てんぷらの話のとっかかりは、徳川家康とてんぷらの話です。
徳川家康は鯛のてんぷらによって亡くなったと一般的に言われています。
この話は、結構広く信じられています。しかし、実際は胃ガンではなかったかという話が、 新潮新書「徳川将軍家十五代のカルテ」 - 篠田達明 【楽天ブックス】の中で詳しく書かれています。
【家康、鷹狩りの後に発病】 元和2年(1616)1月21日の朝、家康は駿府城をたって、郊外の田中へ鷹狩りに行きました。

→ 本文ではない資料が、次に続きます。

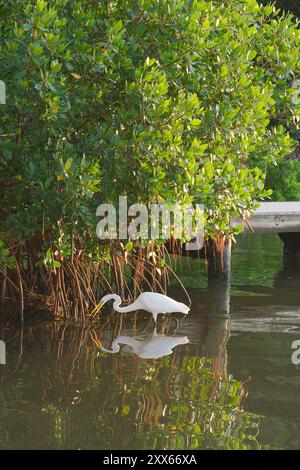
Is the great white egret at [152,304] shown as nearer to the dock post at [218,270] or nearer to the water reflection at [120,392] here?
the water reflection at [120,392]

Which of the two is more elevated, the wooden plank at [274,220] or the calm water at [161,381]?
the wooden plank at [274,220]

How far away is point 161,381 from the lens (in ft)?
25.0

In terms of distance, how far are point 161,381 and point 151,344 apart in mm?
1390

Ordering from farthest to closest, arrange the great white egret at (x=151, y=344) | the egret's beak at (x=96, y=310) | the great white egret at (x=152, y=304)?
the egret's beak at (x=96, y=310)
the great white egret at (x=152, y=304)
the great white egret at (x=151, y=344)

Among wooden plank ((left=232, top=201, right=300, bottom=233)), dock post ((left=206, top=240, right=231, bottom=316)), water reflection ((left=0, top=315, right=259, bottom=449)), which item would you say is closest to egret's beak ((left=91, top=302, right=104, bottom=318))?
water reflection ((left=0, top=315, right=259, bottom=449))

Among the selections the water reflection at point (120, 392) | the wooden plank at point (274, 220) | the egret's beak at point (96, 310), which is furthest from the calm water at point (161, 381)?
the wooden plank at point (274, 220)

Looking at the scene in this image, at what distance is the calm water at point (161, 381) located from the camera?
6.27 meters

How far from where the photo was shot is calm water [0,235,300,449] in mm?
6270

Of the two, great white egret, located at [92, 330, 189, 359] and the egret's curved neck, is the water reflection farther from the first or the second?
the egret's curved neck

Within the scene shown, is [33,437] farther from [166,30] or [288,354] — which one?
[166,30]

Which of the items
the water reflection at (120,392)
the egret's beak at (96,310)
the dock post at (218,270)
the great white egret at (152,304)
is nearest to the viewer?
the water reflection at (120,392)

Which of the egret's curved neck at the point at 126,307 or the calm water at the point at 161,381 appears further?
the egret's curved neck at the point at 126,307

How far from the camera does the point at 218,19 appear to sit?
9375 millimetres

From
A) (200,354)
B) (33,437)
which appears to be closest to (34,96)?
(200,354)
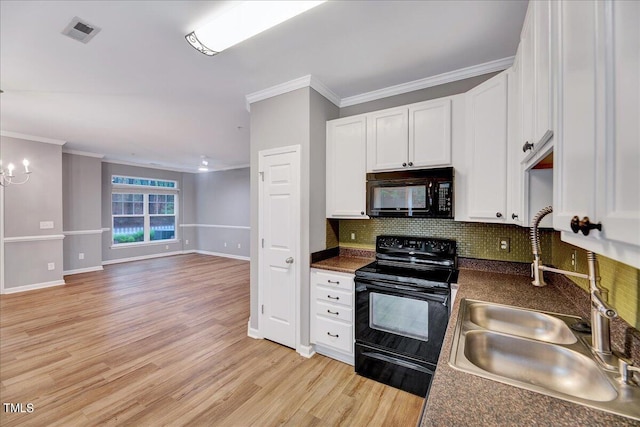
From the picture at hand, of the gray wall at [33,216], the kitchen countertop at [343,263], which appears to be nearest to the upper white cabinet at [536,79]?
the kitchen countertop at [343,263]

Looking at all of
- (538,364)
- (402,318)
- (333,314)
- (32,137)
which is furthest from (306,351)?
(32,137)

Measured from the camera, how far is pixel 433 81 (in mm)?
2557

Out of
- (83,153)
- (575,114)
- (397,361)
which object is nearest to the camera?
(575,114)

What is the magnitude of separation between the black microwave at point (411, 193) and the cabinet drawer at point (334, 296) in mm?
773

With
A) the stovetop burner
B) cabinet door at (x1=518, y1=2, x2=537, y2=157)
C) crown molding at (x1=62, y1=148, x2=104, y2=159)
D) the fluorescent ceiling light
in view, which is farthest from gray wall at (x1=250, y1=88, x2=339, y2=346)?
crown molding at (x1=62, y1=148, x2=104, y2=159)

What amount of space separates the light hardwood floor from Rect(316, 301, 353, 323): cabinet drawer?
446 mm

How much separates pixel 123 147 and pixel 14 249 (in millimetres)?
2444

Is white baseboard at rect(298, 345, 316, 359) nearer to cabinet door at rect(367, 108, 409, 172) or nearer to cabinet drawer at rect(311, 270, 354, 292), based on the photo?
cabinet drawer at rect(311, 270, 354, 292)

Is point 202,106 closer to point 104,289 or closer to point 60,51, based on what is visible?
point 60,51

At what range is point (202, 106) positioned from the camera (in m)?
3.30

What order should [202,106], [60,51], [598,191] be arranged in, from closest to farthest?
[598,191] < [60,51] < [202,106]

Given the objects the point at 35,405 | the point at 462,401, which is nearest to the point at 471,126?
the point at 462,401

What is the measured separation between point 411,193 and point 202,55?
2.10 metres

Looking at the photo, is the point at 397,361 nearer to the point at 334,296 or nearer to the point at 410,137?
the point at 334,296
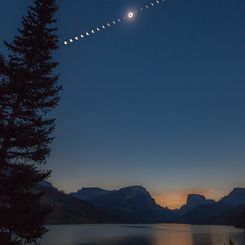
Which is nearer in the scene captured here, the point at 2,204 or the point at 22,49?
the point at 2,204

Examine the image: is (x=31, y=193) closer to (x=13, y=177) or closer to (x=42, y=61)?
(x=13, y=177)

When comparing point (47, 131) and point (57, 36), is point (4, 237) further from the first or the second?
point (57, 36)

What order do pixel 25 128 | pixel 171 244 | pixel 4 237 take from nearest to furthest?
1. pixel 4 237
2. pixel 25 128
3. pixel 171 244

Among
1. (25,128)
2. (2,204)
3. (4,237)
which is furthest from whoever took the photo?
(25,128)

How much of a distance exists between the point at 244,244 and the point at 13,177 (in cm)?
11911

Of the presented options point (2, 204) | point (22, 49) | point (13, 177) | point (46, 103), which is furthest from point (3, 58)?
point (2, 204)

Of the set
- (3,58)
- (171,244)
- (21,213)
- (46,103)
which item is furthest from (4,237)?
(171,244)

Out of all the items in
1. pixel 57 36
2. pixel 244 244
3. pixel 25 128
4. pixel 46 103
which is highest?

鷹狩りが終わった家康は、夕食に「鯛の天ぷら」を食べました。
茶屋四郎次郎が来た際に「いま都では鯛をゴマ油で揚げてネギをすってかける天ぷらが流行していて非常においしい」と話していました。
駿河湾では、この時期に、極上の黒鯛が釣れます。そこで、このところ食欲のなかった家康は鯛の天ぷらを食べました。
そして、すぐに寝付きましたが、丑の刻(午前2時ごろ)に急に腹痛をおこします。
3日間、田中で静養した後に1月24日に駿府に帰りました。
2代将軍秀忠は、家康の病気の連絡を受けると、2月1日の辰の刻(午前8時ごろ)江戸城を立って昼夜兼行で駿府城に向かい翌2日申の刻(午後4時頃)駿府城に着きました。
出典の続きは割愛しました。